Civic problems tend to ignore jurisdictions. “Traffic, pollution, storm water, those don’t stop at the county line,” he said. “When we’re developing solutions for these different things, it is important to have interoperability. We should do this in ways that are open source, so they can be replicated in other places.”
For those looking to implement pilots, Noble said, it’s important to have leadership on board. To that end, he said, IT will need to come to the table with metrics of success.
“It’s a new technology, I don’t know how well-proven it is.

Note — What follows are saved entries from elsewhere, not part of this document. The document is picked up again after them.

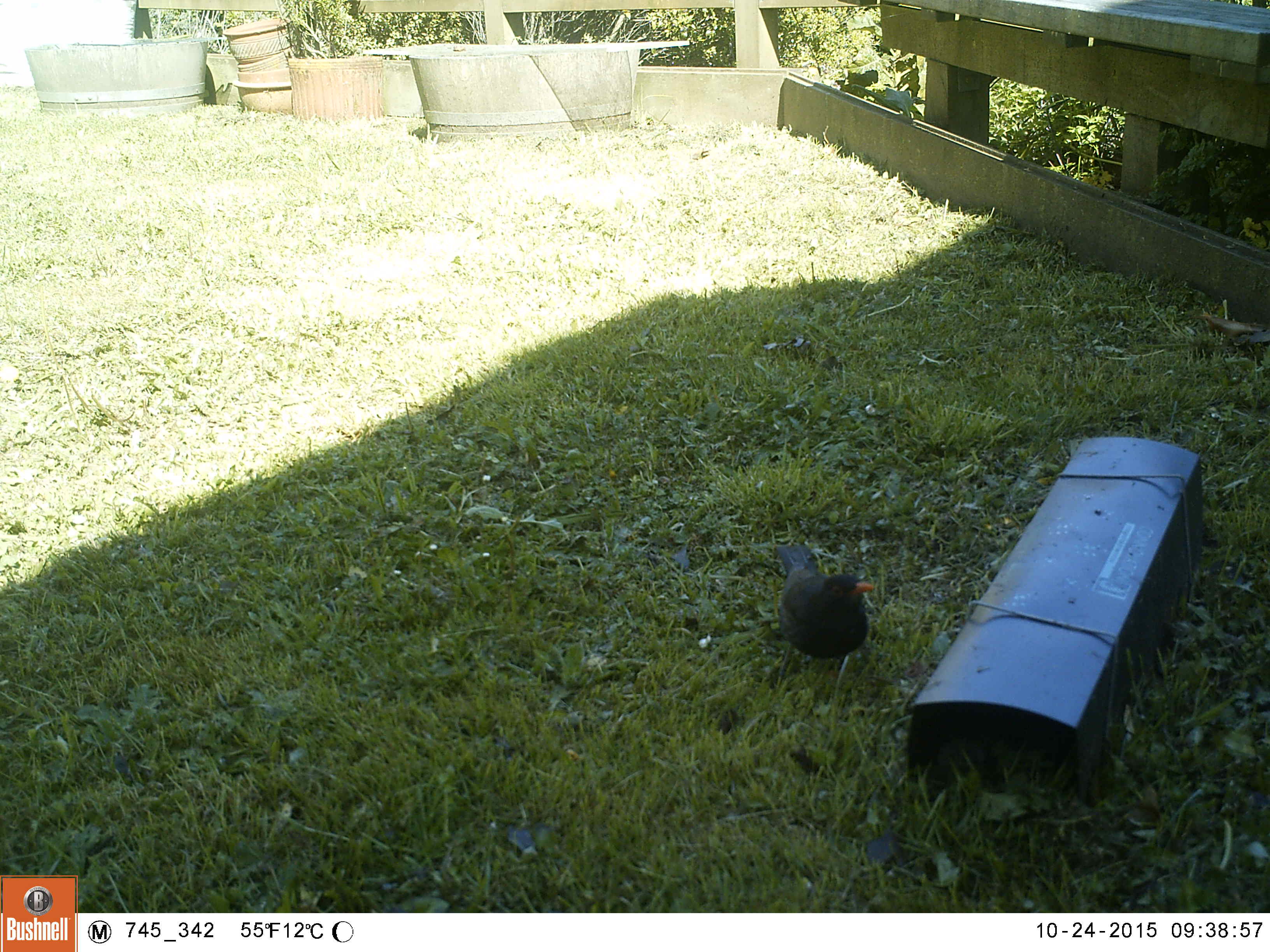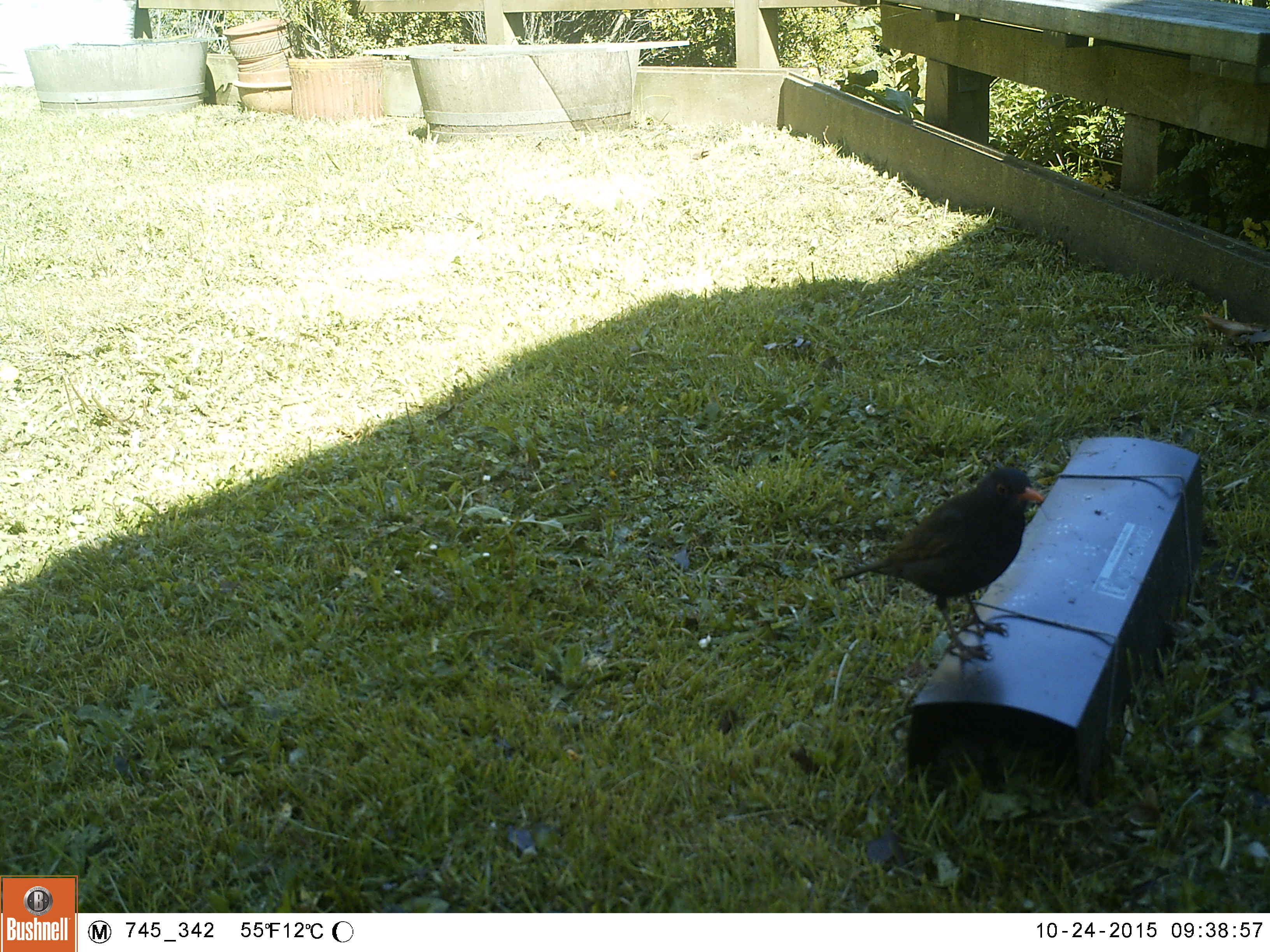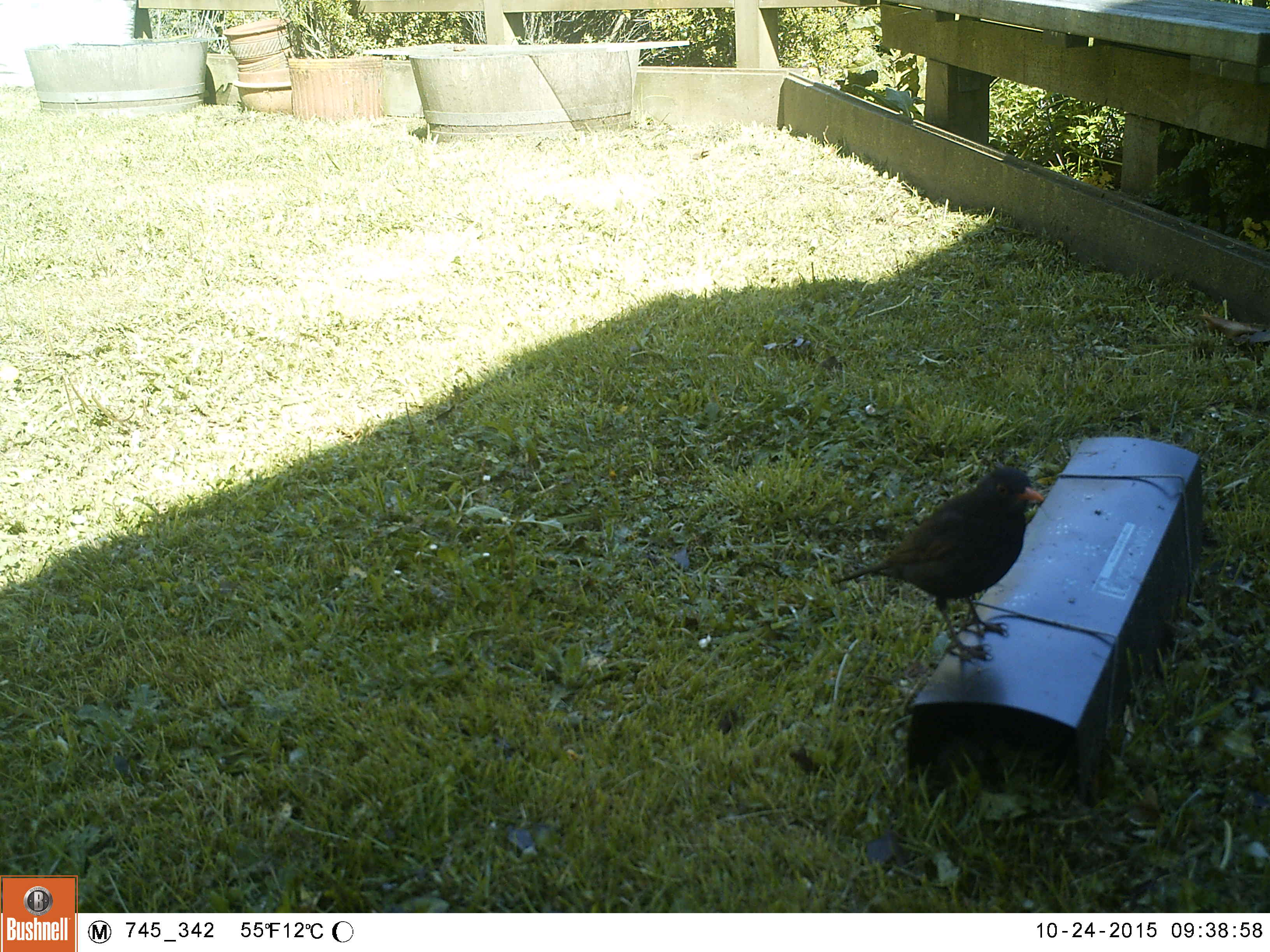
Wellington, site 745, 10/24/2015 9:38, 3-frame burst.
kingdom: Animalia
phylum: Chordata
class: Aves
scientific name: Aves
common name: bird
Bird (Aves).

One of the biggest hurdles that we’re going to face with VR and AR is actually proving that it works just as well as ‘real’ training, or better,” he said. “We did beta tests with our cadets where we proved that their memory retention and time-on-task greatly improved with VR and AR. That went a long way with our leadership in showing that this is not just a toy or a video game.”
As government looks to augmentation as a way to deploy training across broad geographies, Dick said, IT leaders will need to think about how personnel in the field are accessing those tools.
“Especially if you’re talking about something that requires wireless VR, you might not be able to train people who are in a rural area with very low bandwidth available to them,” she said.
“VR is great, but you have to make sure it’s usable for everyone that you’re asking to train on it,” she explained. “You need to make sure that there are alternatives available if people can’t access it, whether it’s due to bandwidth and infrastructure or physical ability.”
In terms of implementation, it may be helpful to support augmented learning with a degree of human contact, ideally in the form of follow-up encounters.
“Let’s say 15 individuals have each gone through the headset experience,” Tierney said. “Then they’re invited into a seminar where they get to talk together and learn the differences about what you saw and what I saw, what each of us noticed. We can begin to unpack our thinking together.”
Overall, these early implementers agree, AR and VR together hold great promise across a range of potential civic uses.
“We as humans have always tried to augment ourselves. When our vision starts to go, we put on glasses. If our hearing starts to go, we get a hearing aid,” Snyder said.
“We want to use technology to make ourselves better,” he said. “AR and VR are going to be transformational in bringing clarity, in bringing real-time information to us, right when it’s needed. It is going to affect every single aspect of government.”